▶ _PAGE EXTRACT_:
============

4. Not having a sprightly arugula salad or stack of pancakes to put upon my bacon plates, I found that the second best use is to put it dead in the middle of your peanut butter and strawberry jam sandwich for breakfast. (See #3) And to make my sad but fave version of BLTs, which is just BLs, ('cause I don't like raw tomatoes), but I do like equal parts of crispy bacon and iceberg lettuce between two slices of plotchy white bread. (See #3)
5. This is a totally viable project, I will wait a couple of months for my blood to return to an appropriate red-cell-to-bacon-fat ratio and then do a second attempt.
6. Despite having eaten an entire package of bacon between breakfast and lunch, it is still possible to need lemon linguine for dinner.
7. There is something equally lovely and pathetic about spending a Saturday in your pajamas on a bacon binge.
8. Having done #4, I am convinced that a chocolate covered bacon bowl is officially the best possible receptacle for a scoop of strawberry ice cream, and must figure out way to make this happen.

============

▶ _GIVEN PROBLEM 1_:
Write out the bacon passage word for word, from "5. This is a" up to and including "linguine for dinner.".
The bacon passage and the listing are independent of each other.

(Bounding-box records)
============

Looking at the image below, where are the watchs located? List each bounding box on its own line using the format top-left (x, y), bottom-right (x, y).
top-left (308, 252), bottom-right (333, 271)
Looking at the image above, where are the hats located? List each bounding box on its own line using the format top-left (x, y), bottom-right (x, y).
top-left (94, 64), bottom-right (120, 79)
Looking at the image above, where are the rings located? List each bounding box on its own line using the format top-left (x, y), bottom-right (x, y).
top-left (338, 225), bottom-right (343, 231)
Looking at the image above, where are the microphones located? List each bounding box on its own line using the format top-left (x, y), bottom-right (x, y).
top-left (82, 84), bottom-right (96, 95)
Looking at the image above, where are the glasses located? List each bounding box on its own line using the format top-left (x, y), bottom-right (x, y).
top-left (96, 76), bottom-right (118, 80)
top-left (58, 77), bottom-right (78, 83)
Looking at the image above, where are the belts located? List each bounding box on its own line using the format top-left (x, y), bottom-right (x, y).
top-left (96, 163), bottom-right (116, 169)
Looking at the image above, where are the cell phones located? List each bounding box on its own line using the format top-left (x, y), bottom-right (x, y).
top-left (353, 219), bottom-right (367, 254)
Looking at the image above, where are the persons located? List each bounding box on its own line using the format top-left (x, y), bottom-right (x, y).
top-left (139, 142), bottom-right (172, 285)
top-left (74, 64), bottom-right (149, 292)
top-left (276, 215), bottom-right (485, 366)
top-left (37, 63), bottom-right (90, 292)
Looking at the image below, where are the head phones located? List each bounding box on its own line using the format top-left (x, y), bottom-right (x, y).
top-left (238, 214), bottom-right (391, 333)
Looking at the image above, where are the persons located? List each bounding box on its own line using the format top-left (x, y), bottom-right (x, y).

============

▶ _GIVEN PROBLEM 2_:
Repeat, without alteration, the lines of the listing from the line with "Looking at the image above, where are the rings" up to and including the line with "top-left (353, 219), bottom-right (367, 254)".

▶ _OUTPUT 1_:
5. This is a totally viable project, I will wait a couple of months for my blood to return to an appropriate red-cell-to-bacon-fat ratio and then do a second attempt.
6. Despite having eaten an entire package of bacon between breakfast and lunch, it is still possible to need lemon linguine for dinner.

▶ _OUTPUT 2_:
Looking at the image above, where are the rings located? List each bounding box on its own line using the format top-left (x, y), bottom-right (x, y).
top-left (338, 225), bottom-right (343, 231)
Looking at the image above, where are the microphones located? List each bounding box on its own line using the format top-left (x, y), bottom-right (x, y).
top-left (82, 84), bottom-right (96, 95)
Looking at the image above, where are the glasses located? List each bounding box on its own line using the format top-left (x, y), bottom-right (x, y).
top-left (96, 76), bottom-right (118, 80)
top-left (58, 77), bottom-right (78, 83)
Looking at the image above, where are the belts located? List each bounding box on its own line using the format top-left (x, y), bottom-right (x, y).
top-left (96, 163), bottom-right (116, 169)
Looking at the image above, where are the cell phones located? List each bounding box on its own line using the format top-left (x, y), bottom-right (x, y).
top-left (353, 219), bottom-right (367, 254)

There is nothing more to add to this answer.